Taking the well-pled allegations of Plaintiff's Complaint as true, as the Court must do at this stage of the proceedings, Plaintiff's Complaint "contain[s] either direct or inferential allegations respecting all material elements to sustain a recovery under some viable legal theory." Mezibov, 411 F.3d at 716. In fact, Plaintiff has pled allegations under four viable legal theories: Intentional Misrepresentation, Negligent Misrepresentation, Violation of Tennessee Consumer Protection Act, and Breach of Contract. Accordingly, Plaintiff's claims should be permitted to proceed, and Defendant's Motion to Dismiss should be denied.

IV. Conclusion

For the foregoing reasons, the undersigned recommends that Defendant's Motion to Dismiss (Docket No. 23) be DENIED.

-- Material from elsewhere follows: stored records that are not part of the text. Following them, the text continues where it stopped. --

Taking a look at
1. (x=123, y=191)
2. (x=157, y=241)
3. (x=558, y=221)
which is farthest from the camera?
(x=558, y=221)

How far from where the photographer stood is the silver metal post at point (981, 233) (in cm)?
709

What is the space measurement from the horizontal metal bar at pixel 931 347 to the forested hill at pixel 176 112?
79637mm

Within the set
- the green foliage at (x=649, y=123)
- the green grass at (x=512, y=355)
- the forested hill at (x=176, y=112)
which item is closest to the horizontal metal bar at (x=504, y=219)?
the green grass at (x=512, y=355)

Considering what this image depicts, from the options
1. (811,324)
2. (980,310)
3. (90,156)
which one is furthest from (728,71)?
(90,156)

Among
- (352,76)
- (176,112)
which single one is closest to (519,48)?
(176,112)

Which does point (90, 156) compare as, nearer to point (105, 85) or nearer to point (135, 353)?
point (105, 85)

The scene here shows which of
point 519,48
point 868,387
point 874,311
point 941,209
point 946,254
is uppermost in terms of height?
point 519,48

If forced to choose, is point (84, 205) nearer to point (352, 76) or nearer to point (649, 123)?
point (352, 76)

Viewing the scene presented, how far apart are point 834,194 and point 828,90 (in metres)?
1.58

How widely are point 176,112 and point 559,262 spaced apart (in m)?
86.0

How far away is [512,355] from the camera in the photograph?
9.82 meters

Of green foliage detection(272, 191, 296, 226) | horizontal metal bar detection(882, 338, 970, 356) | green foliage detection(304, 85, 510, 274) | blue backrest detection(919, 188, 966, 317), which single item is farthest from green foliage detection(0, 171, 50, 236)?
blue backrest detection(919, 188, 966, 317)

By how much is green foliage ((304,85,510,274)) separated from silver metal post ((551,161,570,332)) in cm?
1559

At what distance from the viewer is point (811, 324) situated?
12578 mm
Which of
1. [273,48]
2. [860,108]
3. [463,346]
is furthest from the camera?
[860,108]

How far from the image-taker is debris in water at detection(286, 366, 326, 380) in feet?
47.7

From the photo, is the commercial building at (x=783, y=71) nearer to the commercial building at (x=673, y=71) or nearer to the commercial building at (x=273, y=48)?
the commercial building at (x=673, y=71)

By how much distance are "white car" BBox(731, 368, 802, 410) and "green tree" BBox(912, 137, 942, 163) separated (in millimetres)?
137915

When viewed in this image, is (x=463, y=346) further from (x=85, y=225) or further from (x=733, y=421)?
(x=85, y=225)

Under Rule 72(b) of the Federal Rules of Civil Procedure, any party has fourteen (14) days after service of this Report and Recommendation in which to file any written objections to this Recommendation with the District Court. Any party opposing said objections shall have fourteen (14) days after service of any objections filed to this Report in which to file any response to said objections. Failure to file specific objections within fourteen (14) days of service of this Report and Recommendation can constitute a waiver of further appeal of this Recommendation. See Thomas v. Arn, 474 U.S. 140, 106 S.Ct. 466, 88 L. Ed. 2d 435 (1985), reh'g denied, 474 U.S. 1111 (1986); 28 U.S.C. § 636(b)(1); Fed. R. Civ. P. 72.

FootNotes


1. Defendant did not, however, file an accompanying memorandum.
2. Defendant attached what purports to be an unauthenticated copy of a "Used Vehicle Order.".